Add new column to MonetDBLite table

662 Views Asked by At

I am trying to use R + MonetDB as a large-data analysis stack and am having trouble creating a new column and populating it with data from my analysis. Here is a toy example:

library(MonetDBLite)
library(DBI)

data(mtcars)
db <- dbConnect(MonetDB.R::MonetDB(), embedded="./test.db")

# load mtcars into the database
dbWriteTable(conn=db, value = mtcars, name = "mtcars", overwrite=TRUE)

## Add a new column
dbSendQuery(db, "ALTER TABLE mtcars ADD v1 DOUBLE;")

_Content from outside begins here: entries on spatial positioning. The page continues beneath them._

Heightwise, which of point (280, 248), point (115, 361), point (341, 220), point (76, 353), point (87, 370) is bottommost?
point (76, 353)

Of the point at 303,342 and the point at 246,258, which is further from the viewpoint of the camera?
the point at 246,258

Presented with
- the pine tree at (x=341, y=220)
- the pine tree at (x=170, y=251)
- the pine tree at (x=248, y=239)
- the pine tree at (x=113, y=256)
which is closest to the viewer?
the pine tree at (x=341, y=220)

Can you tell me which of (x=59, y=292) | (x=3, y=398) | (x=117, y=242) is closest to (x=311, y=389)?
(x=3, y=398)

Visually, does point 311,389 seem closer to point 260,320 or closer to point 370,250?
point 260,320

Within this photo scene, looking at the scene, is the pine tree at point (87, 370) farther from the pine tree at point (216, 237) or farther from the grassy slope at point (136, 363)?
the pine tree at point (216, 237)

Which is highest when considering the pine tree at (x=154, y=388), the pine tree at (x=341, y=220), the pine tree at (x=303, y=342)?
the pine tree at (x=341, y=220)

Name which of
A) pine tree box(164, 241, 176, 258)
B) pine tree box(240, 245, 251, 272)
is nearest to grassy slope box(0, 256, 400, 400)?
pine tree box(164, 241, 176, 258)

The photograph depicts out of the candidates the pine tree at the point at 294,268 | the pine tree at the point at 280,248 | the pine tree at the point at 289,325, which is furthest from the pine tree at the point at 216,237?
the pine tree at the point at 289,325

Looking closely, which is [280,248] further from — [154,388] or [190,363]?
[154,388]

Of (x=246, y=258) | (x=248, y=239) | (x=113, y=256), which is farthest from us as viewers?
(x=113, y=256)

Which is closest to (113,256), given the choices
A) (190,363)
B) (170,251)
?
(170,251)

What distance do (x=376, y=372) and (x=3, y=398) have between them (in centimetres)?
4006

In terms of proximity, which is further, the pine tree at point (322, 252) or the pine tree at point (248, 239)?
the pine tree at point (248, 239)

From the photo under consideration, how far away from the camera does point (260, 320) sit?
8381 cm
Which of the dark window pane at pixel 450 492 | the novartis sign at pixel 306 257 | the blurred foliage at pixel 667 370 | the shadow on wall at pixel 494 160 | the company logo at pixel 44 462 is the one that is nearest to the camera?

## insert data into the new column
v1 <- mtcars["mpg"] * pi
dbSendQuery(db, "INSERT INTO mtcars (v1) VALUES (?)", bind.data=v1)

And the error message:

Error in .local(conn, statement, ...) : 
  Unable to execute statement 'INSERT INTO mtcars (v1) VALUES ('c(65.9734457253857, 65.9734457253857, 71.6283125018473, 67.23008278...'.
Server says 'ERROR: 49.6371639267187, 61.8893752757189, 47.1238898038469, 67.2300827868216)' to type dbl failed.
' [#conversion of string 'c(65.9734457253857, 65.9734457253857, 71.6283125018473, 67.2300827868216, 58.7477826221291, 56.8628270299753, 44.924774946334, 76.6548607475909, 71.6283125018473, 60.318578948924, 55.9203492338983, 51.5221195188726, 54.3495529071034, 47.7522083345649, 32.6725635973338, 32.6725635973338, 46.18141200777, 101.787601976309, 95.5044166691297, 106.499990956694, 67.5442420521806, 48.6946861306418, 47.7522083345649, 41.7831822927443, 60.318578948924, 85.7654794430014, 81.6814089933346, 95.5044166691297, 
].
In addition: Warning message:
In if (is.na(value)) statement <- sub("?", "NULL", statement, fixed = TRUE) else if (valueClass %in%  :
  the condition has length > 1 and only the first element will be used

From this error I surmise that maybe bind.data can't be used with MonetDBLite?

Question:

How can I add a column(s) to a MonetDBLite table and populate it with data from my R session?

2

There are 2 best solutions below

3
On

There seems to be an issue with parameterized SQL queries via dbBind with MonetDBLite (see https://github.com/hannesmuehleisen/MonetDBLite-R/issues/16). The code below works with SQLite:

library(RSQLite)
data(mtcars)
db <- dbConnect(SQLite(), ":memory:")
# load mtcars into the database
dbWriteTable(conn=db, value = mtcars, name = "mtcars", overwrite = TRUE, row.names=TRUE)

## Add a new column
dbSendQuery(db, "ALTER TABLE mtcars ADD v1 DOUBLE;")

## do computation with R
mtcars$v1 <- mtcars$mpg * pi
mtcars$row_names <- rownames(mtcars)

update_query <- dbSendQuery(db, 'update mtcars set "v1"=$v1 WHERE row_names=$row_names')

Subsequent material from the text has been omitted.